Give only the lines from the one containing "How far from the camera origin" through the end of the material below, exactly as written.
⁂
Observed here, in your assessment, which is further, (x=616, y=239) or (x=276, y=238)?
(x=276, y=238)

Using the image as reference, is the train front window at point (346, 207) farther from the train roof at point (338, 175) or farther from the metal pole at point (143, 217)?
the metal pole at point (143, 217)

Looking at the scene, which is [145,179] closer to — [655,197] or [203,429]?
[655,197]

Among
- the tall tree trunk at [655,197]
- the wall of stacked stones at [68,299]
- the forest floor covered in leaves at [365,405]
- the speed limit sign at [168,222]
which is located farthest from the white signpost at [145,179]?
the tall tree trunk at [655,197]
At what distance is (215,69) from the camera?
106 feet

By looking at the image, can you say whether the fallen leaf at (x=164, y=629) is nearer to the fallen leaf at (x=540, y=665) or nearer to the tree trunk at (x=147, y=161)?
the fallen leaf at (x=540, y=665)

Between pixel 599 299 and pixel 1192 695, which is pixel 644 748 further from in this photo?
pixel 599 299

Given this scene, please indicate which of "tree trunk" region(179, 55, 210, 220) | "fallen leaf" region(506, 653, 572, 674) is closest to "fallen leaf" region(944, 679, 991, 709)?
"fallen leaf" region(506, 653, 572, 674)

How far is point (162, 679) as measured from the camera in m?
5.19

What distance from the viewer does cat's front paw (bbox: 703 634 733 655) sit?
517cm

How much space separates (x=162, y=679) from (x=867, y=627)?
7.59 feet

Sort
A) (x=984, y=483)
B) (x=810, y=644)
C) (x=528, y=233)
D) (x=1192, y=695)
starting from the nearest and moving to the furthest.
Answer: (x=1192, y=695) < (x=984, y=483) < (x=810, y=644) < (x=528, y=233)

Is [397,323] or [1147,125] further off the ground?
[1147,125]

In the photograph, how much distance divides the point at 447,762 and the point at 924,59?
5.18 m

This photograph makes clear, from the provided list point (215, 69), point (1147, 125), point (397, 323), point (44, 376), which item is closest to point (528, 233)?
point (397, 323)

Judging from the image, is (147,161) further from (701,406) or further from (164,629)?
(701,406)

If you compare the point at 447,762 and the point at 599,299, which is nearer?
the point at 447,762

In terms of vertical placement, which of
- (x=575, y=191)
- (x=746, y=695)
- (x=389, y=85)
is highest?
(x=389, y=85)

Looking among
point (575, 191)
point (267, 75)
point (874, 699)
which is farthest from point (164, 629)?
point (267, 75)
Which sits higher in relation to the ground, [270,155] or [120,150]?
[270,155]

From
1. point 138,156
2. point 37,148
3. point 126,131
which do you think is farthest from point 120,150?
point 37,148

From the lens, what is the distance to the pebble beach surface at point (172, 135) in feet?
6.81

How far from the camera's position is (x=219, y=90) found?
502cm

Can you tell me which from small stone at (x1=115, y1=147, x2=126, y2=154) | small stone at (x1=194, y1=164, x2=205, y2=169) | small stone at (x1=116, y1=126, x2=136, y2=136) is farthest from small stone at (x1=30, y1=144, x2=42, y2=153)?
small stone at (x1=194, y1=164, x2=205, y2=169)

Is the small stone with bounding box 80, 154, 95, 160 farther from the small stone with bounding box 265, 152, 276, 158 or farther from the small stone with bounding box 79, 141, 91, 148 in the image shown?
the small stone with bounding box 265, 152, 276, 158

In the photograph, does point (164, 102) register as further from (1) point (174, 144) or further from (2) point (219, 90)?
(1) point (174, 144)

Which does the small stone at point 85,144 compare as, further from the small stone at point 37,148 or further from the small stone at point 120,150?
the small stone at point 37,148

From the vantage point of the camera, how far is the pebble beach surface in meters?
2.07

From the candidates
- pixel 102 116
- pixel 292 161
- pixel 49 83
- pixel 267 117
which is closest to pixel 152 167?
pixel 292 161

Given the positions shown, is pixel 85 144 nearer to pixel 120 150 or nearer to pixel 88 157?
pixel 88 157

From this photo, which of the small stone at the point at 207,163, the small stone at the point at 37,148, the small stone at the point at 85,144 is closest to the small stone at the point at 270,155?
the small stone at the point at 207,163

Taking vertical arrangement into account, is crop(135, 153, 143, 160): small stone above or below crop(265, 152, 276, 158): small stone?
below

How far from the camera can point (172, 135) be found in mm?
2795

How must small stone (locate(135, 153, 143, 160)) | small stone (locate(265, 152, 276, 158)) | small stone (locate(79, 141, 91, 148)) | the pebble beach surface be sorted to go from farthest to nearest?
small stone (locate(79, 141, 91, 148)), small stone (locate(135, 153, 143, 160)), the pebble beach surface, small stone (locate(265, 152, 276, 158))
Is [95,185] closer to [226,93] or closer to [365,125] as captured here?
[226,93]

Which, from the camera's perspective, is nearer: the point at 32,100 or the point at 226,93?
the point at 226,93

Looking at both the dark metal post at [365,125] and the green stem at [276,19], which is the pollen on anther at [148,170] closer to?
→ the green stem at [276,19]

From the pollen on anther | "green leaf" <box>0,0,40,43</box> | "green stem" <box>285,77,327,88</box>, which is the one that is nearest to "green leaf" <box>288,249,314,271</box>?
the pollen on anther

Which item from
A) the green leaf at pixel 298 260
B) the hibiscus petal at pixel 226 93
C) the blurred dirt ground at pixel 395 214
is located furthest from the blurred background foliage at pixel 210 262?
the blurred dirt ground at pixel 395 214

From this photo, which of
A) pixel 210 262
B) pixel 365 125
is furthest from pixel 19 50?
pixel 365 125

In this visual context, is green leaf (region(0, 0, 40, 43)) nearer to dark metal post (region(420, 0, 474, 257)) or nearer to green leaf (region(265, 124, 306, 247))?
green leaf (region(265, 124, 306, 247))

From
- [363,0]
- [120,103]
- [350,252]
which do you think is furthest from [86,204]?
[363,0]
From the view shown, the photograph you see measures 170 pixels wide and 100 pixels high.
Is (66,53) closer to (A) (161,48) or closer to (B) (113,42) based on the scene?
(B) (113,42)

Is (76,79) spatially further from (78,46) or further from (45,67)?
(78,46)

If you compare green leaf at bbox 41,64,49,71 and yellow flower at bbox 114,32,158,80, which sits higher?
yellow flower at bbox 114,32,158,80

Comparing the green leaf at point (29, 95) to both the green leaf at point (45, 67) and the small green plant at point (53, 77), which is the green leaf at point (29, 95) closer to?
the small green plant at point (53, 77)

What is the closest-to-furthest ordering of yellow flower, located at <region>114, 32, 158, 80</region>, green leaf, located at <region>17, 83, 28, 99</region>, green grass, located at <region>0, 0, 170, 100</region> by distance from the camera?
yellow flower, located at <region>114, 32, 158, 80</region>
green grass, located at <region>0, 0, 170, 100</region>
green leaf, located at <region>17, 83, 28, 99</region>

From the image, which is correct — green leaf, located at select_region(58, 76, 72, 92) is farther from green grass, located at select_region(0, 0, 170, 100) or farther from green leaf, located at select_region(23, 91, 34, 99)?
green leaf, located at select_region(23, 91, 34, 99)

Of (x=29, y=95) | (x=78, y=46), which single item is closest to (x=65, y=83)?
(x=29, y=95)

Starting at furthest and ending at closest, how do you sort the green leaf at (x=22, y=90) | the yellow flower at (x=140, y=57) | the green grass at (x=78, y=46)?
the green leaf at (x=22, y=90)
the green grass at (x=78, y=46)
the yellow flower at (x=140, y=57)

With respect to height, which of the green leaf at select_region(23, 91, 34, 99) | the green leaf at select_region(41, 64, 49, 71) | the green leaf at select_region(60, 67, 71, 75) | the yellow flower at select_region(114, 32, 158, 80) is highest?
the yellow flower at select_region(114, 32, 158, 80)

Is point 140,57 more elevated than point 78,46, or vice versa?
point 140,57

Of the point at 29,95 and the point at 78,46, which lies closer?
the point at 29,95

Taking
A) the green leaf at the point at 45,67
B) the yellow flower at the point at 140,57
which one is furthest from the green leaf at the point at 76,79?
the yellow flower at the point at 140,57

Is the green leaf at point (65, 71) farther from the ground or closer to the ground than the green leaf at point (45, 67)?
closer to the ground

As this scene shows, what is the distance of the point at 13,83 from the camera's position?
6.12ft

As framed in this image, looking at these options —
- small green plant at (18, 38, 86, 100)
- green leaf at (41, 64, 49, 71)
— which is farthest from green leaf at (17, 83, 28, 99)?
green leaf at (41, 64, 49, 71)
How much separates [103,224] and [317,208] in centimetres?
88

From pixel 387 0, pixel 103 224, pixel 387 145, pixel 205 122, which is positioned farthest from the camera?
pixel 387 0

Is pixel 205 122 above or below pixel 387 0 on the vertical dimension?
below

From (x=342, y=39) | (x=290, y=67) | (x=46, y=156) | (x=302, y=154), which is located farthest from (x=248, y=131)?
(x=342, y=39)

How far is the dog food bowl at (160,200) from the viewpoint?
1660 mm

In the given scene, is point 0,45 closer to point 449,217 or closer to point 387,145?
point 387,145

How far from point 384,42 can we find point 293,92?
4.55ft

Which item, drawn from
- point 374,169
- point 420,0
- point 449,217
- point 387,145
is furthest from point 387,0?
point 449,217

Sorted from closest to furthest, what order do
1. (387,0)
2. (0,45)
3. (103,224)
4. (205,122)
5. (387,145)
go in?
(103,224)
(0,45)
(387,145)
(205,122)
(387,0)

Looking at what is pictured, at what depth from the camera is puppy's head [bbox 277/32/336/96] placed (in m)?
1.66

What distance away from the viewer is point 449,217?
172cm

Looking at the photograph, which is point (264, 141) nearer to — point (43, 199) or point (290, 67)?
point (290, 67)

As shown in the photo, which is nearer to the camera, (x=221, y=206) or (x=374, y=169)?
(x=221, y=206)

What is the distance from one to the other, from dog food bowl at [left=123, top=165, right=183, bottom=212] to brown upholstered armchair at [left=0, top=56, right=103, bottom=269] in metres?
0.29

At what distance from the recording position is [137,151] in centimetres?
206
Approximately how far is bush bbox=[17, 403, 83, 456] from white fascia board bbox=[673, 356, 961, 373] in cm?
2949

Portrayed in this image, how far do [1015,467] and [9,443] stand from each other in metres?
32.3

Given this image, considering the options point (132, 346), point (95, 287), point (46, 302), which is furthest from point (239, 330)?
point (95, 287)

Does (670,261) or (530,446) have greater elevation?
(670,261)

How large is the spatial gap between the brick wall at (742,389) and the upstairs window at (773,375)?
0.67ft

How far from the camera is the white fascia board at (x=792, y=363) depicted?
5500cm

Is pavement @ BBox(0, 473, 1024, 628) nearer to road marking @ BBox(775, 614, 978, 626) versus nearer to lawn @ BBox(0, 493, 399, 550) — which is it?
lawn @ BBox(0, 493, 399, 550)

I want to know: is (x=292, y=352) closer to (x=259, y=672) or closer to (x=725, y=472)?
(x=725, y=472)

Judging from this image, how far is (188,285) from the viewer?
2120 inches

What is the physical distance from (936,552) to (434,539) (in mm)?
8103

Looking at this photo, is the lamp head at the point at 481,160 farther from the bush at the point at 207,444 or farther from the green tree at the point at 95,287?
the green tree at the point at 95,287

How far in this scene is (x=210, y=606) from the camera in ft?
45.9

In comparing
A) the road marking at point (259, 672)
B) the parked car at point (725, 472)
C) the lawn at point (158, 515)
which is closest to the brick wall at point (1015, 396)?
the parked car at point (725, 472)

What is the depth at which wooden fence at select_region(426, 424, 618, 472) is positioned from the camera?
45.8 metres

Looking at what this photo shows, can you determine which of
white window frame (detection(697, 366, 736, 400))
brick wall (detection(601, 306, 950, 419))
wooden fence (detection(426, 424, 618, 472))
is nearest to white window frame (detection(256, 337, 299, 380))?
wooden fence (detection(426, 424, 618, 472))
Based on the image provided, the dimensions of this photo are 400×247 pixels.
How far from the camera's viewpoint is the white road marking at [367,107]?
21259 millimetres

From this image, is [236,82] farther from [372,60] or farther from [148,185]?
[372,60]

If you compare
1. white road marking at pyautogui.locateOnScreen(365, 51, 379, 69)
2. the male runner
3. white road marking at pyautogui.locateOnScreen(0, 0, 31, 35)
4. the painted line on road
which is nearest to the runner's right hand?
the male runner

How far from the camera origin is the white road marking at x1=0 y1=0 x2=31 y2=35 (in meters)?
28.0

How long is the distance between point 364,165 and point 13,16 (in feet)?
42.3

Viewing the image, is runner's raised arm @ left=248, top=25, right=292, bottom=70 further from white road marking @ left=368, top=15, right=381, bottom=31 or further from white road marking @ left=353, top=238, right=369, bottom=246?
⁂
• [Written solution]:
How far from the camera origin is the white road marking at x1=0 y1=0 x2=31 y2=35 (in meters)?
28.0

How long is the distance between point 364,165 and point 13,16 (in feet)?
42.3

Viewing the image, is runner's raised arm @ left=248, top=25, right=292, bottom=70 further from white road marking @ left=368, top=15, right=381, bottom=31 or further from white road marking @ left=353, top=238, right=369, bottom=246?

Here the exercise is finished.